■ **EXERCISE PROMPT**: Every line from the line containing "Can you tell" through the final line below is to be repeated exactly; no other line is.

###

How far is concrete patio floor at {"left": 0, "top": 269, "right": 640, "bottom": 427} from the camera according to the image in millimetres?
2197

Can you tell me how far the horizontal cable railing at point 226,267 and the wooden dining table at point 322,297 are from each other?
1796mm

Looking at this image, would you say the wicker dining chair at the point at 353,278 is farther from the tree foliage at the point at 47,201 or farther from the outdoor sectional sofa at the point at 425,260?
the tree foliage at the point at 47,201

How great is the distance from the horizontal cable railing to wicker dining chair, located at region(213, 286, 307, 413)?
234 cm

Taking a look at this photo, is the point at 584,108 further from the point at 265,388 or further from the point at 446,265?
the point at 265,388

###

■ **THE OUTPUT**:
Can you tell me how far the horizontal cable railing at point 226,267 and the wooden dining table at point 322,297 are from each other?
1796mm

Looking at this image, would you say the wicker dining chair at the point at 353,278 is farther from the tree foliage at the point at 47,201 or farther from the outdoor sectional sofa at the point at 425,260?
the tree foliage at the point at 47,201

How great is the distance from the horizontal cable railing to wicker dining chair, located at region(213, 286, 307, 413)?
234 cm

Taking a look at this photo, is the point at 584,108 further from the point at 265,388 or further from the point at 446,265?
the point at 265,388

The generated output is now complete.